▶ Task brief: Gather every line in the items below that contains the word "Returning", and copy each of those lines out in full.

▶ Exercise input:
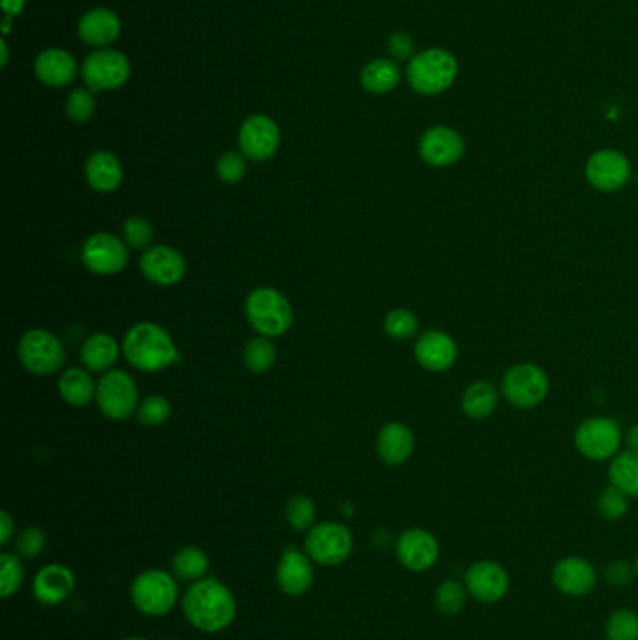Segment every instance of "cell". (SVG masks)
I'll return each instance as SVG.
<instances>
[{
    "instance_id": "1",
    "label": "cell",
    "mask_w": 638,
    "mask_h": 640,
    "mask_svg": "<svg viewBox=\"0 0 638 640\" xmlns=\"http://www.w3.org/2000/svg\"><path fill=\"white\" fill-rule=\"evenodd\" d=\"M182 611L191 627L201 633L216 635L232 626L238 614V603L225 582L208 575L189 584L182 596Z\"/></svg>"
},
{
    "instance_id": "2",
    "label": "cell",
    "mask_w": 638,
    "mask_h": 640,
    "mask_svg": "<svg viewBox=\"0 0 638 640\" xmlns=\"http://www.w3.org/2000/svg\"><path fill=\"white\" fill-rule=\"evenodd\" d=\"M122 350L126 360L145 373H158L180 360L173 337L154 322H139L130 328Z\"/></svg>"
},
{
    "instance_id": "3",
    "label": "cell",
    "mask_w": 638,
    "mask_h": 640,
    "mask_svg": "<svg viewBox=\"0 0 638 640\" xmlns=\"http://www.w3.org/2000/svg\"><path fill=\"white\" fill-rule=\"evenodd\" d=\"M459 75L455 55L442 47H431L408 60L406 81L421 96H438L453 87Z\"/></svg>"
},
{
    "instance_id": "4",
    "label": "cell",
    "mask_w": 638,
    "mask_h": 640,
    "mask_svg": "<svg viewBox=\"0 0 638 640\" xmlns=\"http://www.w3.org/2000/svg\"><path fill=\"white\" fill-rule=\"evenodd\" d=\"M130 597L135 609L145 616H167L180 601L178 579L165 569H146L131 582Z\"/></svg>"
},
{
    "instance_id": "5",
    "label": "cell",
    "mask_w": 638,
    "mask_h": 640,
    "mask_svg": "<svg viewBox=\"0 0 638 640\" xmlns=\"http://www.w3.org/2000/svg\"><path fill=\"white\" fill-rule=\"evenodd\" d=\"M246 317L255 332L270 339L287 334L294 320L289 300L285 298V294L272 287H261L249 292Z\"/></svg>"
},
{
    "instance_id": "6",
    "label": "cell",
    "mask_w": 638,
    "mask_h": 640,
    "mask_svg": "<svg viewBox=\"0 0 638 640\" xmlns=\"http://www.w3.org/2000/svg\"><path fill=\"white\" fill-rule=\"evenodd\" d=\"M304 551L315 564L335 568L350 558L354 551V538L345 524L324 521L307 530Z\"/></svg>"
},
{
    "instance_id": "7",
    "label": "cell",
    "mask_w": 638,
    "mask_h": 640,
    "mask_svg": "<svg viewBox=\"0 0 638 640\" xmlns=\"http://www.w3.org/2000/svg\"><path fill=\"white\" fill-rule=\"evenodd\" d=\"M549 375L536 364L509 367L502 379V395L515 408H534L549 395Z\"/></svg>"
},
{
    "instance_id": "8",
    "label": "cell",
    "mask_w": 638,
    "mask_h": 640,
    "mask_svg": "<svg viewBox=\"0 0 638 640\" xmlns=\"http://www.w3.org/2000/svg\"><path fill=\"white\" fill-rule=\"evenodd\" d=\"M17 356L23 367L34 375H53L66 362L64 347L57 335L36 328L21 337Z\"/></svg>"
},
{
    "instance_id": "9",
    "label": "cell",
    "mask_w": 638,
    "mask_h": 640,
    "mask_svg": "<svg viewBox=\"0 0 638 640\" xmlns=\"http://www.w3.org/2000/svg\"><path fill=\"white\" fill-rule=\"evenodd\" d=\"M96 401L103 416H107L109 420H128L137 410L139 390L135 386V380L126 371L113 369L107 371L98 382Z\"/></svg>"
},
{
    "instance_id": "10",
    "label": "cell",
    "mask_w": 638,
    "mask_h": 640,
    "mask_svg": "<svg viewBox=\"0 0 638 640\" xmlns=\"http://www.w3.org/2000/svg\"><path fill=\"white\" fill-rule=\"evenodd\" d=\"M622 431L610 418H588L575 431V448L590 461H607L620 453Z\"/></svg>"
},
{
    "instance_id": "11",
    "label": "cell",
    "mask_w": 638,
    "mask_h": 640,
    "mask_svg": "<svg viewBox=\"0 0 638 640\" xmlns=\"http://www.w3.org/2000/svg\"><path fill=\"white\" fill-rule=\"evenodd\" d=\"M83 79L94 92L116 90L130 79L131 64L128 57L115 49H98L83 62Z\"/></svg>"
},
{
    "instance_id": "12",
    "label": "cell",
    "mask_w": 638,
    "mask_h": 640,
    "mask_svg": "<svg viewBox=\"0 0 638 640\" xmlns=\"http://www.w3.org/2000/svg\"><path fill=\"white\" fill-rule=\"evenodd\" d=\"M128 261V244L115 234H92L83 244V262L96 276H115L128 266Z\"/></svg>"
},
{
    "instance_id": "13",
    "label": "cell",
    "mask_w": 638,
    "mask_h": 640,
    "mask_svg": "<svg viewBox=\"0 0 638 640\" xmlns=\"http://www.w3.org/2000/svg\"><path fill=\"white\" fill-rule=\"evenodd\" d=\"M588 184L595 190L612 193L622 190L631 178V163L627 156L614 148H603L594 152L584 167Z\"/></svg>"
},
{
    "instance_id": "14",
    "label": "cell",
    "mask_w": 638,
    "mask_h": 640,
    "mask_svg": "<svg viewBox=\"0 0 638 640\" xmlns=\"http://www.w3.org/2000/svg\"><path fill=\"white\" fill-rule=\"evenodd\" d=\"M464 586L472 599L493 605L508 596L511 579L508 569L494 560H479L464 573Z\"/></svg>"
},
{
    "instance_id": "15",
    "label": "cell",
    "mask_w": 638,
    "mask_h": 640,
    "mask_svg": "<svg viewBox=\"0 0 638 640\" xmlns=\"http://www.w3.org/2000/svg\"><path fill=\"white\" fill-rule=\"evenodd\" d=\"M395 554L403 568L412 573L433 569L440 558V543L425 528H408L395 543Z\"/></svg>"
},
{
    "instance_id": "16",
    "label": "cell",
    "mask_w": 638,
    "mask_h": 640,
    "mask_svg": "<svg viewBox=\"0 0 638 640\" xmlns=\"http://www.w3.org/2000/svg\"><path fill=\"white\" fill-rule=\"evenodd\" d=\"M238 145L247 160L266 161L274 158L281 146V131L276 120L266 115L246 118L238 133Z\"/></svg>"
},
{
    "instance_id": "17",
    "label": "cell",
    "mask_w": 638,
    "mask_h": 640,
    "mask_svg": "<svg viewBox=\"0 0 638 640\" xmlns=\"http://www.w3.org/2000/svg\"><path fill=\"white\" fill-rule=\"evenodd\" d=\"M276 581L285 596H304L315 582V562L298 547H287L277 562Z\"/></svg>"
},
{
    "instance_id": "18",
    "label": "cell",
    "mask_w": 638,
    "mask_h": 640,
    "mask_svg": "<svg viewBox=\"0 0 638 640\" xmlns=\"http://www.w3.org/2000/svg\"><path fill=\"white\" fill-rule=\"evenodd\" d=\"M420 156L431 167H450L464 156L463 135L450 126H435L421 135Z\"/></svg>"
},
{
    "instance_id": "19",
    "label": "cell",
    "mask_w": 638,
    "mask_h": 640,
    "mask_svg": "<svg viewBox=\"0 0 638 640\" xmlns=\"http://www.w3.org/2000/svg\"><path fill=\"white\" fill-rule=\"evenodd\" d=\"M552 584L564 596H588L597 586L594 564L582 556H566L552 568Z\"/></svg>"
},
{
    "instance_id": "20",
    "label": "cell",
    "mask_w": 638,
    "mask_h": 640,
    "mask_svg": "<svg viewBox=\"0 0 638 640\" xmlns=\"http://www.w3.org/2000/svg\"><path fill=\"white\" fill-rule=\"evenodd\" d=\"M143 276L160 287H173L186 276L184 257L169 246H154L146 249L141 257Z\"/></svg>"
},
{
    "instance_id": "21",
    "label": "cell",
    "mask_w": 638,
    "mask_h": 640,
    "mask_svg": "<svg viewBox=\"0 0 638 640\" xmlns=\"http://www.w3.org/2000/svg\"><path fill=\"white\" fill-rule=\"evenodd\" d=\"M75 590V575L64 564H47L34 575L32 594L45 607H57L72 596Z\"/></svg>"
},
{
    "instance_id": "22",
    "label": "cell",
    "mask_w": 638,
    "mask_h": 640,
    "mask_svg": "<svg viewBox=\"0 0 638 640\" xmlns=\"http://www.w3.org/2000/svg\"><path fill=\"white\" fill-rule=\"evenodd\" d=\"M414 354L421 367L433 373H442L451 369L457 362L459 349L450 334L442 330H429L420 335Z\"/></svg>"
},
{
    "instance_id": "23",
    "label": "cell",
    "mask_w": 638,
    "mask_h": 640,
    "mask_svg": "<svg viewBox=\"0 0 638 640\" xmlns=\"http://www.w3.org/2000/svg\"><path fill=\"white\" fill-rule=\"evenodd\" d=\"M122 23L120 17L109 8H94L79 21V38L87 45L107 49L120 36Z\"/></svg>"
},
{
    "instance_id": "24",
    "label": "cell",
    "mask_w": 638,
    "mask_h": 640,
    "mask_svg": "<svg viewBox=\"0 0 638 640\" xmlns=\"http://www.w3.org/2000/svg\"><path fill=\"white\" fill-rule=\"evenodd\" d=\"M377 450L386 465H403L414 451V433L405 423H386L378 433Z\"/></svg>"
},
{
    "instance_id": "25",
    "label": "cell",
    "mask_w": 638,
    "mask_h": 640,
    "mask_svg": "<svg viewBox=\"0 0 638 640\" xmlns=\"http://www.w3.org/2000/svg\"><path fill=\"white\" fill-rule=\"evenodd\" d=\"M34 73L47 87H66L77 75V62L64 49H47L34 62Z\"/></svg>"
},
{
    "instance_id": "26",
    "label": "cell",
    "mask_w": 638,
    "mask_h": 640,
    "mask_svg": "<svg viewBox=\"0 0 638 640\" xmlns=\"http://www.w3.org/2000/svg\"><path fill=\"white\" fill-rule=\"evenodd\" d=\"M85 176H87L88 186L100 193H113L120 188L124 180V171L120 160L113 152L98 150L87 160L85 165Z\"/></svg>"
},
{
    "instance_id": "27",
    "label": "cell",
    "mask_w": 638,
    "mask_h": 640,
    "mask_svg": "<svg viewBox=\"0 0 638 640\" xmlns=\"http://www.w3.org/2000/svg\"><path fill=\"white\" fill-rule=\"evenodd\" d=\"M96 390H98V384H94L88 369H81V367L66 369L64 375L58 380V392L72 407L88 405L96 397Z\"/></svg>"
},
{
    "instance_id": "28",
    "label": "cell",
    "mask_w": 638,
    "mask_h": 640,
    "mask_svg": "<svg viewBox=\"0 0 638 640\" xmlns=\"http://www.w3.org/2000/svg\"><path fill=\"white\" fill-rule=\"evenodd\" d=\"M403 72L393 59L371 60L362 73L360 83L371 94H388L401 83Z\"/></svg>"
},
{
    "instance_id": "29",
    "label": "cell",
    "mask_w": 638,
    "mask_h": 640,
    "mask_svg": "<svg viewBox=\"0 0 638 640\" xmlns=\"http://www.w3.org/2000/svg\"><path fill=\"white\" fill-rule=\"evenodd\" d=\"M120 347L109 334H94L81 347V362L88 371H109L118 360Z\"/></svg>"
},
{
    "instance_id": "30",
    "label": "cell",
    "mask_w": 638,
    "mask_h": 640,
    "mask_svg": "<svg viewBox=\"0 0 638 640\" xmlns=\"http://www.w3.org/2000/svg\"><path fill=\"white\" fill-rule=\"evenodd\" d=\"M498 399H500V393L494 388V384L487 380H478L464 390L461 407L468 418L483 420V418H489L496 410Z\"/></svg>"
},
{
    "instance_id": "31",
    "label": "cell",
    "mask_w": 638,
    "mask_h": 640,
    "mask_svg": "<svg viewBox=\"0 0 638 640\" xmlns=\"http://www.w3.org/2000/svg\"><path fill=\"white\" fill-rule=\"evenodd\" d=\"M208 569H210L208 554L195 545H186L174 553L173 573L180 581H201L204 577H208Z\"/></svg>"
},
{
    "instance_id": "32",
    "label": "cell",
    "mask_w": 638,
    "mask_h": 640,
    "mask_svg": "<svg viewBox=\"0 0 638 640\" xmlns=\"http://www.w3.org/2000/svg\"><path fill=\"white\" fill-rule=\"evenodd\" d=\"M610 485L618 487L629 498H638V453L622 451L612 457L609 468Z\"/></svg>"
},
{
    "instance_id": "33",
    "label": "cell",
    "mask_w": 638,
    "mask_h": 640,
    "mask_svg": "<svg viewBox=\"0 0 638 640\" xmlns=\"http://www.w3.org/2000/svg\"><path fill=\"white\" fill-rule=\"evenodd\" d=\"M468 590L464 586V582L448 579V581L440 582L435 592L436 611L444 616H457L463 611L466 601H468Z\"/></svg>"
},
{
    "instance_id": "34",
    "label": "cell",
    "mask_w": 638,
    "mask_h": 640,
    "mask_svg": "<svg viewBox=\"0 0 638 640\" xmlns=\"http://www.w3.org/2000/svg\"><path fill=\"white\" fill-rule=\"evenodd\" d=\"M25 584V566L17 553L0 554V594L4 599L15 596Z\"/></svg>"
},
{
    "instance_id": "35",
    "label": "cell",
    "mask_w": 638,
    "mask_h": 640,
    "mask_svg": "<svg viewBox=\"0 0 638 640\" xmlns=\"http://www.w3.org/2000/svg\"><path fill=\"white\" fill-rule=\"evenodd\" d=\"M276 345L270 341V337H255L247 343L244 350V360L247 369L253 373H266L276 364Z\"/></svg>"
},
{
    "instance_id": "36",
    "label": "cell",
    "mask_w": 638,
    "mask_h": 640,
    "mask_svg": "<svg viewBox=\"0 0 638 640\" xmlns=\"http://www.w3.org/2000/svg\"><path fill=\"white\" fill-rule=\"evenodd\" d=\"M607 640H638V614L633 609H616L605 622Z\"/></svg>"
},
{
    "instance_id": "37",
    "label": "cell",
    "mask_w": 638,
    "mask_h": 640,
    "mask_svg": "<svg viewBox=\"0 0 638 640\" xmlns=\"http://www.w3.org/2000/svg\"><path fill=\"white\" fill-rule=\"evenodd\" d=\"M285 517H287V523L290 524V528H294L298 532L309 530L311 526H315L317 506L309 496H292L287 502Z\"/></svg>"
},
{
    "instance_id": "38",
    "label": "cell",
    "mask_w": 638,
    "mask_h": 640,
    "mask_svg": "<svg viewBox=\"0 0 638 640\" xmlns=\"http://www.w3.org/2000/svg\"><path fill=\"white\" fill-rule=\"evenodd\" d=\"M627 510H629V496L614 485L603 489L597 498V511L605 521H620Z\"/></svg>"
},
{
    "instance_id": "39",
    "label": "cell",
    "mask_w": 638,
    "mask_h": 640,
    "mask_svg": "<svg viewBox=\"0 0 638 640\" xmlns=\"http://www.w3.org/2000/svg\"><path fill=\"white\" fill-rule=\"evenodd\" d=\"M420 328L418 317L408 309H393L384 319V330L393 339H410Z\"/></svg>"
},
{
    "instance_id": "40",
    "label": "cell",
    "mask_w": 638,
    "mask_h": 640,
    "mask_svg": "<svg viewBox=\"0 0 638 640\" xmlns=\"http://www.w3.org/2000/svg\"><path fill=\"white\" fill-rule=\"evenodd\" d=\"M137 418L148 427L163 425L171 418V403L163 395H150L137 408Z\"/></svg>"
},
{
    "instance_id": "41",
    "label": "cell",
    "mask_w": 638,
    "mask_h": 640,
    "mask_svg": "<svg viewBox=\"0 0 638 640\" xmlns=\"http://www.w3.org/2000/svg\"><path fill=\"white\" fill-rule=\"evenodd\" d=\"M96 111V100L92 96V92L87 88H75L70 92L68 100H66V113L72 122L83 124L94 117Z\"/></svg>"
},
{
    "instance_id": "42",
    "label": "cell",
    "mask_w": 638,
    "mask_h": 640,
    "mask_svg": "<svg viewBox=\"0 0 638 640\" xmlns=\"http://www.w3.org/2000/svg\"><path fill=\"white\" fill-rule=\"evenodd\" d=\"M45 545H47V536L40 526H27L15 538L17 554L25 560L38 558L44 553Z\"/></svg>"
},
{
    "instance_id": "43",
    "label": "cell",
    "mask_w": 638,
    "mask_h": 640,
    "mask_svg": "<svg viewBox=\"0 0 638 640\" xmlns=\"http://www.w3.org/2000/svg\"><path fill=\"white\" fill-rule=\"evenodd\" d=\"M122 236H124V242L133 249H148L152 244V238H154V229L150 225V221H146L145 218H139V216H133V218L126 219L124 227H122Z\"/></svg>"
},
{
    "instance_id": "44",
    "label": "cell",
    "mask_w": 638,
    "mask_h": 640,
    "mask_svg": "<svg viewBox=\"0 0 638 640\" xmlns=\"http://www.w3.org/2000/svg\"><path fill=\"white\" fill-rule=\"evenodd\" d=\"M216 173L223 184H236L247 173L246 156L240 152L223 154L216 165Z\"/></svg>"
},
{
    "instance_id": "45",
    "label": "cell",
    "mask_w": 638,
    "mask_h": 640,
    "mask_svg": "<svg viewBox=\"0 0 638 640\" xmlns=\"http://www.w3.org/2000/svg\"><path fill=\"white\" fill-rule=\"evenodd\" d=\"M637 575V569L631 564H627L625 560H614L612 564H609V568L605 571V577L609 581L610 586L614 588H624L629 586L631 581L635 579Z\"/></svg>"
},
{
    "instance_id": "46",
    "label": "cell",
    "mask_w": 638,
    "mask_h": 640,
    "mask_svg": "<svg viewBox=\"0 0 638 640\" xmlns=\"http://www.w3.org/2000/svg\"><path fill=\"white\" fill-rule=\"evenodd\" d=\"M388 53L395 62L397 60H410L414 53V40L405 32H393L388 40Z\"/></svg>"
},
{
    "instance_id": "47",
    "label": "cell",
    "mask_w": 638,
    "mask_h": 640,
    "mask_svg": "<svg viewBox=\"0 0 638 640\" xmlns=\"http://www.w3.org/2000/svg\"><path fill=\"white\" fill-rule=\"evenodd\" d=\"M15 538L14 517L8 511L0 513V545L6 547Z\"/></svg>"
},
{
    "instance_id": "48",
    "label": "cell",
    "mask_w": 638,
    "mask_h": 640,
    "mask_svg": "<svg viewBox=\"0 0 638 640\" xmlns=\"http://www.w3.org/2000/svg\"><path fill=\"white\" fill-rule=\"evenodd\" d=\"M25 4L27 0H2V10L8 17H15L23 12Z\"/></svg>"
},
{
    "instance_id": "49",
    "label": "cell",
    "mask_w": 638,
    "mask_h": 640,
    "mask_svg": "<svg viewBox=\"0 0 638 640\" xmlns=\"http://www.w3.org/2000/svg\"><path fill=\"white\" fill-rule=\"evenodd\" d=\"M627 446H629V450L637 451L638 453V423L633 425L629 429V433H627Z\"/></svg>"
},
{
    "instance_id": "50",
    "label": "cell",
    "mask_w": 638,
    "mask_h": 640,
    "mask_svg": "<svg viewBox=\"0 0 638 640\" xmlns=\"http://www.w3.org/2000/svg\"><path fill=\"white\" fill-rule=\"evenodd\" d=\"M0 47H2V66H6V62H8V45H6V42H2Z\"/></svg>"
},
{
    "instance_id": "51",
    "label": "cell",
    "mask_w": 638,
    "mask_h": 640,
    "mask_svg": "<svg viewBox=\"0 0 638 640\" xmlns=\"http://www.w3.org/2000/svg\"><path fill=\"white\" fill-rule=\"evenodd\" d=\"M124 640H150V639H146V637H128V639H124Z\"/></svg>"
},
{
    "instance_id": "52",
    "label": "cell",
    "mask_w": 638,
    "mask_h": 640,
    "mask_svg": "<svg viewBox=\"0 0 638 640\" xmlns=\"http://www.w3.org/2000/svg\"><path fill=\"white\" fill-rule=\"evenodd\" d=\"M635 569H637V577H638V556H637V562H635Z\"/></svg>"
}]
</instances>
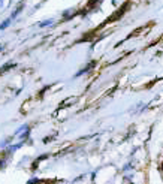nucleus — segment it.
Returning a JSON list of instances; mask_svg holds the SVG:
<instances>
[{"mask_svg": "<svg viewBox=\"0 0 163 184\" xmlns=\"http://www.w3.org/2000/svg\"><path fill=\"white\" fill-rule=\"evenodd\" d=\"M8 24H9V20H6V21H5L3 24L0 25V29H5V27H8Z\"/></svg>", "mask_w": 163, "mask_h": 184, "instance_id": "nucleus-1", "label": "nucleus"}, {"mask_svg": "<svg viewBox=\"0 0 163 184\" xmlns=\"http://www.w3.org/2000/svg\"><path fill=\"white\" fill-rule=\"evenodd\" d=\"M2 5H3V3H2V0H0V6H2Z\"/></svg>", "mask_w": 163, "mask_h": 184, "instance_id": "nucleus-2", "label": "nucleus"}]
</instances>
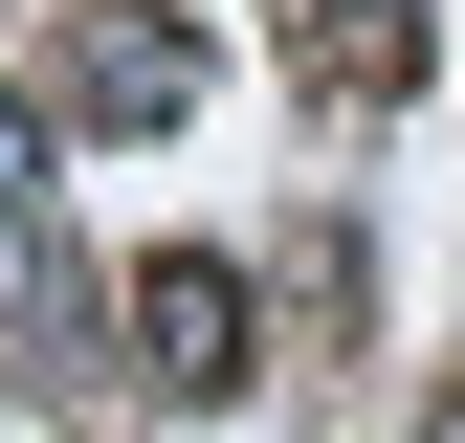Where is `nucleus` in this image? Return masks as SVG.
Returning <instances> with one entry per match:
<instances>
[{"instance_id": "4", "label": "nucleus", "mask_w": 465, "mask_h": 443, "mask_svg": "<svg viewBox=\"0 0 465 443\" xmlns=\"http://www.w3.org/2000/svg\"><path fill=\"white\" fill-rule=\"evenodd\" d=\"M0 222H45V111L0 89Z\"/></svg>"}, {"instance_id": "2", "label": "nucleus", "mask_w": 465, "mask_h": 443, "mask_svg": "<svg viewBox=\"0 0 465 443\" xmlns=\"http://www.w3.org/2000/svg\"><path fill=\"white\" fill-rule=\"evenodd\" d=\"M67 111H89V133H178V111H200V44L155 23V0H89V23H67Z\"/></svg>"}, {"instance_id": "1", "label": "nucleus", "mask_w": 465, "mask_h": 443, "mask_svg": "<svg viewBox=\"0 0 465 443\" xmlns=\"http://www.w3.org/2000/svg\"><path fill=\"white\" fill-rule=\"evenodd\" d=\"M244 266H222V244H155L134 266V377H155V399H222V377H244Z\"/></svg>"}, {"instance_id": "5", "label": "nucleus", "mask_w": 465, "mask_h": 443, "mask_svg": "<svg viewBox=\"0 0 465 443\" xmlns=\"http://www.w3.org/2000/svg\"><path fill=\"white\" fill-rule=\"evenodd\" d=\"M421 443H465V399H443V421H421Z\"/></svg>"}, {"instance_id": "3", "label": "nucleus", "mask_w": 465, "mask_h": 443, "mask_svg": "<svg viewBox=\"0 0 465 443\" xmlns=\"http://www.w3.org/2000/svg\"><path fill=\"white\" fill-rule=\"evenodd\" d=\"M421 44H443L421 0H311V67L355 89V111H399V89H421Z\"/></svg>"}]
</instances>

▶ Result of this exercise:
Returning a JSON list of instances; mask_svg holds the SVG:
Returning <instances> with one entry per match:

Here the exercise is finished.